— EXCERPT TO READ —
--- --- ---
ANYTHING AT ALL 1 Chronicles 23-27

Please don’t blow a gasket.  I’m aware that the Bible chapters for this week are from its most obscure section.  Cut me some slack.  It’s leap year.  February 29th.  Here goes!

Reading these chapters, I find myself freed to do anything at all for the Lord.  Whatever it is, do it.  Don’t hold back.  I know it’s not easy.  All kinds of obstacles clutter our paths.

Just under the surface of my emotions, I feel as if I’ve not done near enough for the Lord.  And, of course, I haven’t.  Slacked off when I should have had my nose to the grindstone.  But why look back, holding onto negative thoughts?  God forgives.  Move on.

Here’s some good news from little known Chronicles.  Really?  Some hope from these unsung pages?  For sure!  Nothing in the Bible is wasted.  Not one jot or tittle without purpose.  So what do I see?

Note that King David is organizing the building materials and personnel for Jerusalem’s Temple, which his son Solomon will complete.  There will be lots to do.  All kinds of jobs–priests, builders, designers, weavers, gatekeepers, perfumers, jewelers, armed forces, musicians and singers, accountants and managers.  You name it, they’ll need it.  Choices galore.

Same today.  Whatever you do for the Lord is fine with Him.  But do it.  Try not to let Satan derail you, sapping your joy in serving the Master.  For me, two steps forward, one back.  But at least a couple steps move forward.  Not bad.  But let’s do some better.  And always…for Him.


Thank you, Lord, that we may serve you.  In Jesus’ name.  Amen.


DAD’S HELP 2 Kings 19

How I loved arranging my work schedule so that I could help my 8 year old son Dave deliver the local newspaper on his first paper route.  My job allows me the freedom to plan appointments around both my boy’s school, sports and work schedules.  They almost always come first.

So, off we go delivering papers, door-to-door, for about 45 neighbors.  Once in a while, a mean dog prevents our doorstep delivery, so a handy, well-placed toss lands the newspaper somewhere in their front yard.  Not messing with a hound that bares its teeth, looking barely fed!
--- --- ---
— EXERCISE —
Reproduce the passage of the devotional starting at "Reading these chapters, I" and ending at "what do I see?", substituting "workbench" for "grindstone". The material that comes next is separate from the devotional above.

— DATA SECTION —
--- --- ---
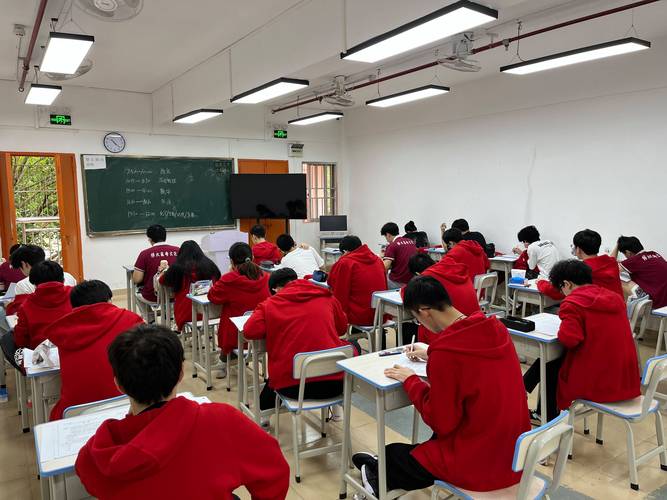 广东最好的美术培训学校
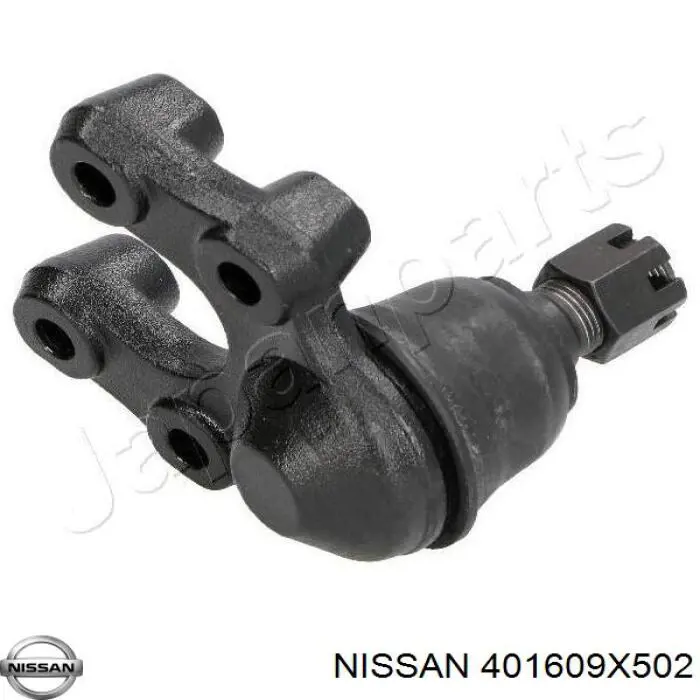 Купити 401609X502 Nissan/Infiniti Кульова опора, нижня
--- --- ---
— SOLUTION TO THE PROBLEM —
Reading these chapters, I find myself freed to do anything at all for the Lord.  Whatever it is, do it.  Don’t hold back.  I know it’s not easy.  All kinds of obstacles clutter our paths.

Just under the surface of my emotions, I feel as if I’ve not done near enough for the Lord.  And, of course, I haven’t.  Slacked off when I should have had my nose to the workbench.  But why look back, holding onto negative thoughts?  God forgives.  Move on.

Here’s some good news from little known Chronicles.  Really?  Some hope from these unsung pages?  For sure!  Nothing in the Bible is wasted.  Not one jot or tittle without purpose.  So what do I see?